- _Exercise data_
━━━━━━━━━━━━━━━━━━━━
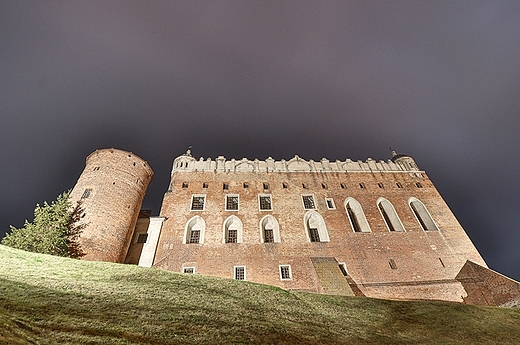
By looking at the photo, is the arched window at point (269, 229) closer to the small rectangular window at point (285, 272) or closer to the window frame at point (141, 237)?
the small rectangular window at point (285, 272)

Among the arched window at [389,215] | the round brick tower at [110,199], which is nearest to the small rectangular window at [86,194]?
the round brick tower at [110,199]

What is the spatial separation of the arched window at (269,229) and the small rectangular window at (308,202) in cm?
326

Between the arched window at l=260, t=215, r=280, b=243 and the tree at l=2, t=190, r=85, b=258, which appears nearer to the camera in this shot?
the tree at l=2, t=190, r=85, b=258

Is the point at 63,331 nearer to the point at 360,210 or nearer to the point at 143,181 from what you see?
the point at 143,181

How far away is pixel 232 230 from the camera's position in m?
21.9

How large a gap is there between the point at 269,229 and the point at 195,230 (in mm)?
5917

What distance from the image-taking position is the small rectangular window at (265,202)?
76.5ft

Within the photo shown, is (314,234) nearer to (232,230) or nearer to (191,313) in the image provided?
(232,230)

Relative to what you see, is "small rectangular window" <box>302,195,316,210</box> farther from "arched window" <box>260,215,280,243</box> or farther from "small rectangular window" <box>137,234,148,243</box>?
"small rectangular window" <box>137,234,148,243</box>

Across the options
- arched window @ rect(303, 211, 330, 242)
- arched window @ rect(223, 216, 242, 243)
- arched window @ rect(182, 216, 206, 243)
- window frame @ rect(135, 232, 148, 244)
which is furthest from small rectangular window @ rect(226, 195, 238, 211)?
window frame @ rect(135, 232, 148, 244)

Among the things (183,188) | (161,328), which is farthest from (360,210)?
(161,328)

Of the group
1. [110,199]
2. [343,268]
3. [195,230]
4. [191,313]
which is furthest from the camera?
[195,230]

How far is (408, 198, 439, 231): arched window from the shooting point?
76.6 feet

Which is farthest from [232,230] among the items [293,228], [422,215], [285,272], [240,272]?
[422,215]
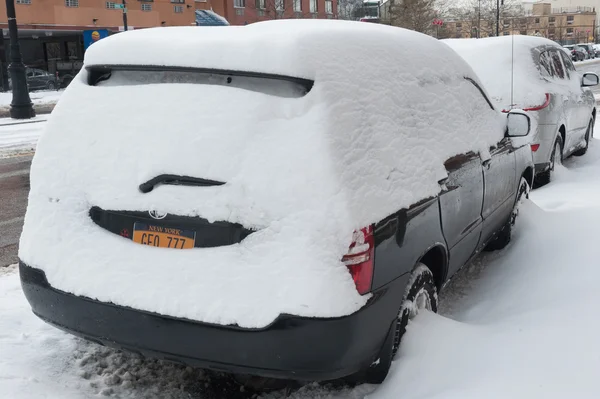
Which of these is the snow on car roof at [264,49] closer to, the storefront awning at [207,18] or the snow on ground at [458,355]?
the snow on ground at [458,355]

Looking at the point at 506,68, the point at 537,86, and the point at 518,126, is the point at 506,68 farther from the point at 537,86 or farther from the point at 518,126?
the point at 518,126

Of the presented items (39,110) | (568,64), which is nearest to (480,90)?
(568,64)

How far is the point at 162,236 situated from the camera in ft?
8.80

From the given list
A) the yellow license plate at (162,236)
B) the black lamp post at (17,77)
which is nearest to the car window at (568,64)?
the yellow license plate at (162,236)

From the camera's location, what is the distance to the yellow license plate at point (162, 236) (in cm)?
263

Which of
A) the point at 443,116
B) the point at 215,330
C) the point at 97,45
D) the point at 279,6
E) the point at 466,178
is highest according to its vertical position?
the point at 279,6

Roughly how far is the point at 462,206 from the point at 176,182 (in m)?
1.81

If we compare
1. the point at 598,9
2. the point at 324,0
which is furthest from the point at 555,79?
the point at 598,9

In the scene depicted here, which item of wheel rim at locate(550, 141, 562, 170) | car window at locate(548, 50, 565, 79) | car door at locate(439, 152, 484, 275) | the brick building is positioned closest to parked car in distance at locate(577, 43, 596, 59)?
the brick building

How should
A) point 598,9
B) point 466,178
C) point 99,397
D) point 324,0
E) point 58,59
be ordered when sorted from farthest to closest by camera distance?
point 598,9 < point 324,0 < point 58,59 < point 466,178 < point 99,397

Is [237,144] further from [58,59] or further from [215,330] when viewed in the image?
[58,59]

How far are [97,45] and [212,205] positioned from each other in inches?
48.9

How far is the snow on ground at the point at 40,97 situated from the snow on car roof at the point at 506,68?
A: 21.5 meters

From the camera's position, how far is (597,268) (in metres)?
4.05
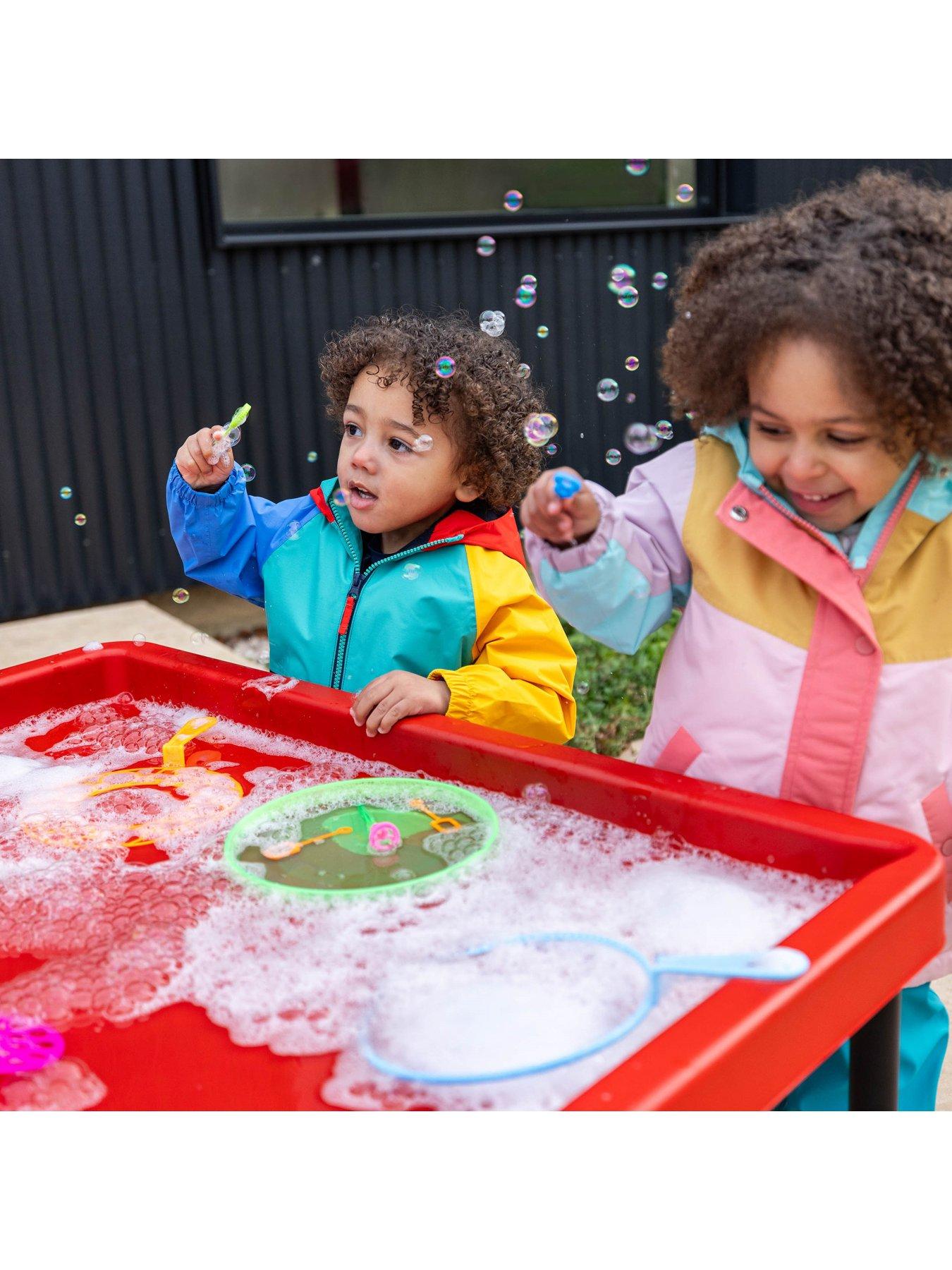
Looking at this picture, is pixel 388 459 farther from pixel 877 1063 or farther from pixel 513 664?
pixel 877 1063

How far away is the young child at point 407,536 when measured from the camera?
6.49ft

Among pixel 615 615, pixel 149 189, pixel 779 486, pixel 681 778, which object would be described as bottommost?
pixel 681 778

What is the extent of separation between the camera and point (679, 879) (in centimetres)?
125

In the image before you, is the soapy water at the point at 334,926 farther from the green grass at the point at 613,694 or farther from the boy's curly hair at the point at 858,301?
the green grass at the point at 613,694

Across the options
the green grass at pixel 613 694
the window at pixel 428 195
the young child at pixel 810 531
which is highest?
the window at pixel 428 195

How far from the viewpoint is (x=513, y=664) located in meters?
1.91

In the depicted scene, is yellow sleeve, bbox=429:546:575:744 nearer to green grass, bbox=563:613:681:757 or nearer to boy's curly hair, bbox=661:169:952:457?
boy's curly hair, bbox=661:169:952:457

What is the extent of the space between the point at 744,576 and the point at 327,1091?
816mm

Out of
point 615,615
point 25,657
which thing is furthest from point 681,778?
point 25,657

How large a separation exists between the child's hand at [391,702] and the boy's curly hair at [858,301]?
52cm

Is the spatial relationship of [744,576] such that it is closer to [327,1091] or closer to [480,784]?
[480,784]

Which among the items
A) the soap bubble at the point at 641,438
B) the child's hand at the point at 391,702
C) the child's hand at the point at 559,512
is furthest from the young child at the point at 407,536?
the child's hand at the point at 559,512

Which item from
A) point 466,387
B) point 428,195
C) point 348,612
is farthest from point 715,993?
point 428,195

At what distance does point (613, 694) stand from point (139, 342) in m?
2.35
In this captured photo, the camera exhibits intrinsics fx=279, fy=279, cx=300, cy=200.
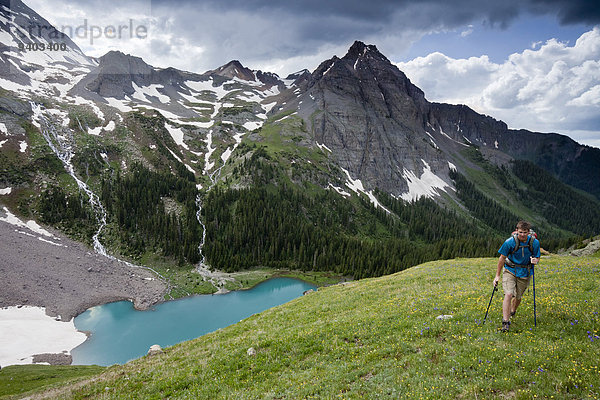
━━━━━━━━━━━━━━━━━━━━
- _What you have to do_
Rewrite every line of the items above as a numbered list with one line per entry, leaving out the blank lines and the pictures.

- _Output for this task_
1. By looking at the photo, is the arched window at point (269, 229) closer to the small rectangular window at point (285, 272) or closer to the window frame at point (141, 237)?
2. the small rectangular window at point (285, 272)
3. Among the arched window at [389,215] | the round brick tower at [110,199], which is nearest to the small rectangular window at [86,194]?
4. the round brick tower at [110,199]
5. What is the spatial separation of the arched window at (269,229) and the small rectangular window at (308,202) in cm?
6. 326
7. Between the arched window at l=260, t=215, r=280, b=243 and the tree at l=2, t=190, r=85, b=258, which appears nearer to the camera in this shot?
8. the tree at l=2, t=190, r=85, b=258
9. Is the point at 63,331 nearer to the point at 360,210 or nearer to the point at 143,181 from what you see?
10. the point at 143,181
11. How far away is pixel 232 230 from the camera's position in m?
12. 21.9
13. How large a gap is there between the point at 269,229 and the point at 195,230 (in mm)?
14. 5917
15. What distance from the image-taking position is the small rectangular window at (265,202)?
16. 76.5ft
17. Within the photo shown, is (314,234) nearer to (232,230) or nearer to (191,313) in the image provided?
18. (232,230)
19. Relative to what you see, is "small rectangular window" <box>302,195,316,210</box> farther from "arched window" <box>260,215,280,243</box> or farther from "small rectangular window" <box>137,234,148,243</box>?
20. "small rectangular window" <box>137,234,148,243</box>
21. Across the options
22. - arched window @ rect(303, 211, 330, 242)
23. - arched window @ rect(223, 216, 242, 243)
24. - arched window @ rect(182, 216, 206, 243)
25. - window frame @ rect(135, 232, 148, 244)
26. which is furthest from small rectangular window @ rect(226, 195, 238, 211)?
27. window frame @ rect(135, 232, 148, 244)
28. Among the things (183,188) | (161,328), which is farthest from (360,210)?
29. (161,328)
30. Of the group
31. 1. [110,199]
32. 2. [343,268]
33. 3. [195,230]
34. 4. [191,313]
35. which is furthest from the camera?
36. [195,230]
37. How far is (408, 198, 439, 231): arched window from the shooting point?
38. 76.6 feet
39. Which is farthest from [232,230] among the items [293,228], [422,215], [285,272], [240,272]?
40. [422,215]
41. Which of these is the snow on car roof at [264,49] closer to, the storefront awning at [207,18] or the snow on ground at [458,355]?
42. the snow on ground at [458,355]
43. Looking at the point at 506,68, the point at 537,86, and the point at 518,126, is the point at 506,68 farther from the point at 537,86 or farther from the point at 518,126?
44. the point at 518,126
45. Of the presented items (39,110) | (568,64), which is nearest to (480,90)?
46. (568,64)
47. How far is the point at 162,236 situated from the camera in ft?
48. 8.80
49. From the given list
50. A) the yellow license plate at (162,236)
51. B) the black lamp post at (17,77)
52. which is nearest to the car window at (568,64)?
53. the yellow license plate at (162,236)
54. From the camera's location, what is the distance to the yellow license plate at point (162, 236) (in cm)?
55. 263
56. Which of
57. A) the point at 443,116
58. B) the point at 215,330
59. C) the point at 97,45
60. D) the point at 279,6
61. E) the point at 466,178
62. is highest according to its vertical position?
63. the point at 279,6
64. Roughly how far is the point at 462,206 from the point at 176,182 (in m)?
65. 1.81
66. If we compare
67. 1. the point at 598,9
68. 2. the point at 324,0
69. which is furthest from the point at 555,79?
70. the point at 598,9
71. In the scene depicted here, which item of wheel rim at locate(550, 141, 562, 170) | car window at locate(548, 50, 565, 79) | car door at locate(439, 152, 484, 275) | the brick building is positioned closest to parked car in distance at locate(577, 43, 596, 59)?
72. the brick building
73. How should
74. A) point 598,9
75. B) point 466,178
76. C) point 99,397
77. D) point 324,0
78. E) point 58,59
79. be ordered when sorted from farthest to closest by camera distance?
80. point 598,9 < point 324,0 < point 58,59 < point 466,178 < point 99,397
81. Is [237,144] further from [58,59] or further from [215,330] when viewed in the image?
82. [58,59]
83. How far are [97,45] and [212,205] positioned from each other in inches?
84. 48.9
85. How far is the snow on ground at the point at 40,97 situated from the snow on car roof at the point at 506,68?
86. A: 21.5 meters
87. From the camera's position, how far is (597,268) (in metres)?
88. 4.05
89. Looking at this picture, is pixel 388 459 farther from pixel 877 1063 or farther from pixel 513 664?
90. pixel 877 1063
91. How far away is the young child at point 407,536 when measured from the camera?
92. 6.49ft
93. Among pixel 615 615, pixel 149 189, pixel 779 486, pixel 681 778, which object would be described as bottommost?
94. pixel 681 778
95. What is the extent of separation between the camera and point (679, 879) (in centimetres)?
96. 125
97. In the image before you, is the soapy water at the point at 334,926 farther from the green grass at the point at 613,694 or farther from the boy's curly hair at the point at 858,301?
98. the green grass at the point at 613,694
99. Across the options
100. the green grass at pixel 613 694
101. the window at pixel 428 195
102. the young child at pixel 810 531
103. which is highest?
104. the window at pixel 428 195
105. How far from the viewpoint is (x=513, y=664) located in meters?
106. 1.91
107. In the depicted scene, is yellow sleeve, bbox=429:546:575:744 nearer to green grass, bbox=563:613:681:757 or nearer to boy's curly hair, bbox=661:169:952:457?
108. boy's curly hair, bbox=661:169:952:457
109. What is the extent of the space between the point at 744,576 and the point at 327,1091?
110. 816mm
111. Out of
112. point 615,615
113. point 25,657
114. which thing is furthest from point 681,778?
115. point 25,657
116. How large a separation exists between the child's hand at [391,702] and the boy's curly hair at [858,301]?
117. 52cm
118. Is the spatial relationship of [744,576] such that it is closer to [327,1091] or closer to [480,784]?
119. [480,784]
120. Which among the items
121. A) the soap bubble at the point at 641,438
122. B) the child's hand at the point at 391,702
123. C) the child's hand at the point at 559,512
124. is furthest from the young child at the point at 407,536?
125. the child's hand at the point at 559,512
126. Which item from
127. A) point 466,387
128. B) point 428,195
129. C) point 348,612
130. is farthest from point 715,993?
131. point 428,195
132. At what distance does point (613, 694) stand from point (139, 342) in m?
133. 2.35
134. In this captured photo, the camera exhibits intrinsics fx=279, fy=279, cx=300, cy=200.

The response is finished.